- [Exercise text]:
- Born: 18 May 1922 Hattiesburg, Mississippi
- Died: 29 December 2006 (aged 84) San Francisco, California
- Burial place: Crown Hill Cemetery and Arboretum, Section Community Mausoleum, Lot CC-A-2-V, Indianapolis, Indiana 39°49′39″N 86°10′23″W﻿ / ﻿39.8274766°N 86.1730061°W
- Known for: Public Health organizing
- Honours: Indiana Distinguished Citizen

= Naomi Gray =

American first female Vice President of Planned Parenthood

Naomi Jean Thomas Gray (18 May 1922 - 29 December 2006) was the first female Vice President of Planned Parenthood and the first female social work instructor at San Francisco State University. She created several organizations in the field of public health, and was appointed to the San Francisco Health Commission in 1985. She was also honored as an Indiana Distinguished Citizen.

==Early life and education==
Naomi Gray was born Naomi Jean Thomas in Hattiesburg, Mississippi. She was raised in Indiana along with her four siblings. She graduated from Crispus Attucks High School.

In 1945 Gray earned her bachelor's degree in Sociology from Hampton Institute. She later received her Master of Social Work from Indiana University School of Social Work at Indiana University Indianapolis.

==Career==
Upon graduation, Gray became a caseworker for a foster care agency in Indianapolis. She was honored as an Indiana Distinguished Citizen. Soon after, she began working for the Planned Parenthood Federation of America. During her 20 years on the job she earned the position of Vice President, making her the first Black female to hold the position at the organization. She later moved to San Francisco and served on the city's Public Health Department. She co-created and developed many public health programs.

===Planned Parenthood===
Gray joined the Planned Parenthood Federation of America in 1952. She was the first Black female Vice president to work for Planned Parenthood. During her leadership, she established and directed seven regional office and developed community education and organizational program guidelines.

===Public health===
Gray moved to San Francisco to live with her sister, Doris Thomas. She worked as a social worker and then as a professor at San Francisco State University.

She was appointed to serve on the first San Francisco Health Commission in 1985 by Dianne Feinstein. She used the position to move toward "stronger affirmative action programs" in the city's Public Health Department. She stayed on the Commission two terms. Feinstein also nominated Gray for the "Who's Who of strong black women".

- [Dataset excerpts]:
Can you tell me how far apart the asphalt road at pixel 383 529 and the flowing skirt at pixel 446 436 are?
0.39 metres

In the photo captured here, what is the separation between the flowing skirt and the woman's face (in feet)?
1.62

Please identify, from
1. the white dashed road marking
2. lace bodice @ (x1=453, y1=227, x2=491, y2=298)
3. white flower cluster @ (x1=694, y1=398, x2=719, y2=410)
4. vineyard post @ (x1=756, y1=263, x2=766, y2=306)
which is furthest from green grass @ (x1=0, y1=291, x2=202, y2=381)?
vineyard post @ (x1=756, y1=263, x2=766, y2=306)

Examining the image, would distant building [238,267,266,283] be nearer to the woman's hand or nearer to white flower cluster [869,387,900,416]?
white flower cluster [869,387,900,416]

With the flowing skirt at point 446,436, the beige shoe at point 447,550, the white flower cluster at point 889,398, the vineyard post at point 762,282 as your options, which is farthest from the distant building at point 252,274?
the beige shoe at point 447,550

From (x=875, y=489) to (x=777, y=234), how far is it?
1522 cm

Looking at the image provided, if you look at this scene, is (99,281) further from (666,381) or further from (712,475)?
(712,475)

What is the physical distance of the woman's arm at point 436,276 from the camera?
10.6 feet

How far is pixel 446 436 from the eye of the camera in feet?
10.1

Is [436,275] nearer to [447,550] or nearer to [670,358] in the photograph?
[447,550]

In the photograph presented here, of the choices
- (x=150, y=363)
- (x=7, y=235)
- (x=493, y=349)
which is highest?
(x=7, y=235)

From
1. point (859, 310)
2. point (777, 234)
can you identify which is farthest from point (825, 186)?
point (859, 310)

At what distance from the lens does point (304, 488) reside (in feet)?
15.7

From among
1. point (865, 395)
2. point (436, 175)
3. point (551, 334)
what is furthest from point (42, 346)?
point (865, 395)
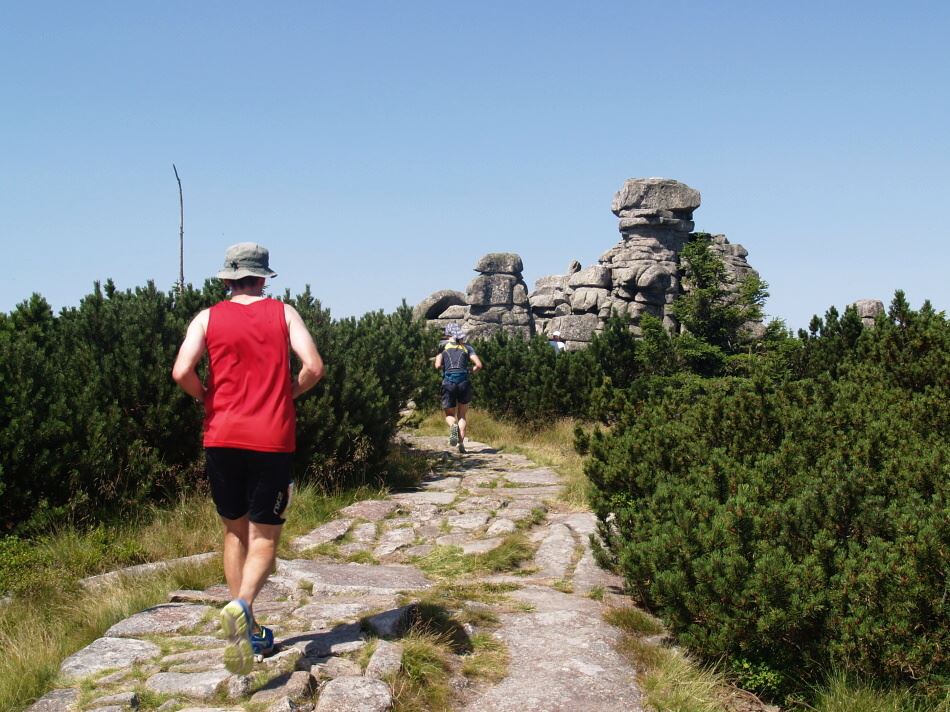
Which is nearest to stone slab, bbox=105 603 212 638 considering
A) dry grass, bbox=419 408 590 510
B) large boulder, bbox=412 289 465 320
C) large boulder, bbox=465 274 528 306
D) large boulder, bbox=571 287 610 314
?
dry grass, bbox=419 408 590 510

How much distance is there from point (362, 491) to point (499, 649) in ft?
13.7

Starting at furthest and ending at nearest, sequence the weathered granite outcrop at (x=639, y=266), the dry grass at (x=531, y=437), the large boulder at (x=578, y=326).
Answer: the large boulder at (x=578, y=326) < the weathered granite outcrop at (x=639, y=266) < the dry grass at (x=531, y=437)

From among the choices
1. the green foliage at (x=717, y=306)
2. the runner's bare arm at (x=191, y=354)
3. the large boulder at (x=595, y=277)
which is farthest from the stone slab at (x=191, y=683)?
the large boulder at (x=595, y=277)

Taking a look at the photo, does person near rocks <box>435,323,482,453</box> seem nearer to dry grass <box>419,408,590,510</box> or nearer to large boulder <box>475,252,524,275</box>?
dry grass <box>419,408,590,510</box>

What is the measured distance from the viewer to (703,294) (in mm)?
16281

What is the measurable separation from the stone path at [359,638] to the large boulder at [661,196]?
2081 cm

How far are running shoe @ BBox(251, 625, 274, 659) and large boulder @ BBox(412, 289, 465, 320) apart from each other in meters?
29.0

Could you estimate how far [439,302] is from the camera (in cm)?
3334

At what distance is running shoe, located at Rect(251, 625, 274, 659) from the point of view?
13.5ft

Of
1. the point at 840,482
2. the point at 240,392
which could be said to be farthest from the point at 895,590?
the point at 240,392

- [Required actions]:
**1.** According to the Naomi Gray biography, why did Gray move to San Francisco? Answer in one to three sentences.
**2.** Could you resume the Naomi Gray biography from where it stops?
The records are separate material from the Naomi Gray biography.

- [Task answers]:
**1.** She moved to San Francisco to live with her sister, Doris Thomas.

**2.**
In her public health positions, she fought against needle exchange programs, where IV drug users could exchange used syringes for new ones in hope of preventing the spread of diseases, particularly HIV. In her words: "A lot of us in the minority community feel this only reinforces drug abuse among black, Hispanic and poor people... It's like saying the way to deal with welfare mothers is to have them sterilized."

Gray hoped to find other ways to prevent AIDS in Black communities and jumpstarted the Black Coalition On AIDS. As one of the founding members of the coalition stated: "[Commissioner Gray] had seen spiraling funding for AIDS education and activities directed toward the black population. Her invitation was a challenge to the black community to define and advocate for our own needs. Out of that challenge we have created a broadly based organization including over 200 individuals and agencies committed to the education and service needs of our community."

In 1993, in opposition to the desegregation project of the San Francisco Unified School District she cofounded the Twenty-First Century Academy in Bayview-Hunters Point, a public middle school created to "improve learning among underserved African Americans." She hoped it would stop the busing efforts, which brought Black students into white-neighborhood schools.

She made efforts to ensure Black foster children were placed with Black foster parents, and also participated in projects that supported stronger Affirmative Action programs in the Public Health Department.

She also co-created the Urban Institute for American Affairs, Black Leadership Forum, the African American Education Leadership Group, and the Sojourner Truth Foster Family Service Agency and served on Mayor Willie Brown’s task force on Children, Youth and Their Families from 1990 to 1993, and she was a member of Mayor Gavin Newsom’s transition team in 2003.

As president of the Urban Institute for American Affairs, Gray was awarded the prestige of Indiana Distinguished Citizen and was referenced by the National Association for Sickle Cell Disease.

Later, she founded Naomi Gray Associates, a public relations and consulting organization.

She was close friends with prominent leaders of San Francisco, such as Dianne Feinstein and Nancy Pelosi.

==Death==
Naomi Gray died on December 29, in San Francisco. Her memorial service was held at the town hall on January 20, 2007.